This guide describes the Census 2018 datasets in the IDI. It covers the structure of the data, how it differs from the 2013 Census, issues with the data particularly relating to the mitigation strategies used to account for the low response rate at the 2018 Census, and the advantages and disadvantages of the 2018 Census data for research and analysis.
- Census 2018 data differs from previous census data in some important ways:
- It contains much more imputation than previous censuses. Administrative data has been used to impute missing variables and also to impute entire records (people).
- Individuals have been repatriated to their household of usual residence.
- There are new variables and also variables that have been dropped from previous censuses.
- Detailed reports are available on the methodologies used in the 2018 Census and on the quality of different census variables.
- Code and methods used for previous censuses may not work with 2018 data.
- The 2018 census is considerably more complex than previous censuses and analysts should familiarise themselves with the methodology and quality evaluations before using Census 2018 data.
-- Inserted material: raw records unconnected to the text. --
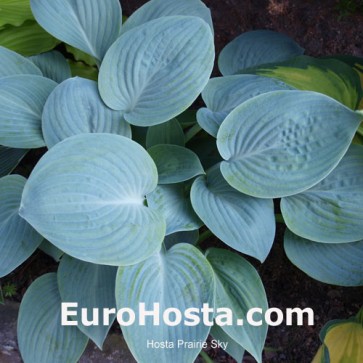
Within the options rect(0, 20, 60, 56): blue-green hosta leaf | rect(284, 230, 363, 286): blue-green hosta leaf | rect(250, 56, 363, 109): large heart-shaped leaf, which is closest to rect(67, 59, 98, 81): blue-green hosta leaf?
rect(0, 20, 60, 56): blue-green hosta leaf

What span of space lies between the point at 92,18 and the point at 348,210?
2.21 ft

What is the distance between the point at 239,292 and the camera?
1046mm

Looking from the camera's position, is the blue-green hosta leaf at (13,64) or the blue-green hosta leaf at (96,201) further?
the blue-green hosta leaf at (13,64)

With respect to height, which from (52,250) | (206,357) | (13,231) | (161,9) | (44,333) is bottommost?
(206,357)

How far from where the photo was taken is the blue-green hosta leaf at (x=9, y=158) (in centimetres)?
116

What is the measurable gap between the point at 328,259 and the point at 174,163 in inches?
14.6

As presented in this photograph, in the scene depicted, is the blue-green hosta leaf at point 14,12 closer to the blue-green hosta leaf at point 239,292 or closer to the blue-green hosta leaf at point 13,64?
the blue-green hosta leaf at point 13,64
The New Zealand Census provides an official count of how many people and dwellings there are in the country at a set point in time. It also provides detailed social, cultural and socio-economic information about the total New Zealand population and key groups in the population. Censuses in New Zealand have been undertaken every five years since 1851, with a few exceptions. The most recent exception was the 2011 Census being delayed until 2013 because of the Christchurch earthquakes.
Datasets from two censuses are in the IDI: the 2013 Census datasets were added in the October 2015 refresh (20151012), and 2018 Census data was added in the January 2020 refresh (20200120). Standalone (i.e., not linked to IDI) census datasets are also available within the Datalab. Stats NZ has also linked historical censuses together into a longitudinal census dataset, and this is available to researchers outside the IDI. Interested users should contact Stats NZ for access to these additional datasets.
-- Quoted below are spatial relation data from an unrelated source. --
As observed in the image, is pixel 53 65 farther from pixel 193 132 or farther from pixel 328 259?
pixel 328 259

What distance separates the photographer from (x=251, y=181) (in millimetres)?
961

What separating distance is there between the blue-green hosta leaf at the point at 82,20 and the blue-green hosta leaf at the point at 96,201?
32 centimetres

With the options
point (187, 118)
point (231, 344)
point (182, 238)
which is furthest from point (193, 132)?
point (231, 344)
What 2018 Census data can I find in the IDI?
There are five 2018 Census data tables in the IDI:
- The individual table <cen_clean.census_individual_2018>
contains demographic data on all New Zealand inhabitants; it also includes cultural affiliation, occupation, health, and education variables.
- The family table <cen_clean.census_family_2018>
contains data on family composition, family income, and income sources.
- The extended family table <cen_clean.census_ext_family_2018>
contains data on extended family type and income.
- The household table <cen_clean.census_household_2018>
contains data on household composition and household income.
- The dwelling table <cen_clean.census_dwelling_2018>
provides details on bedroom count, housing quality measures, and amenities.
Further information on 2018 Census data structure and variables can be found at https://www.stats.govt.nz/assets/Uploads/Methods/2018-Census-data-user-guide/2018-census-data-user-guide.pdf.
Differences between 2013 and 2018 Census data
2018 Census data differs from 2013 Census data in some important ways. There was more imputation, people were repatriated to their usual residence, new variables were available, and old variables were no longer available.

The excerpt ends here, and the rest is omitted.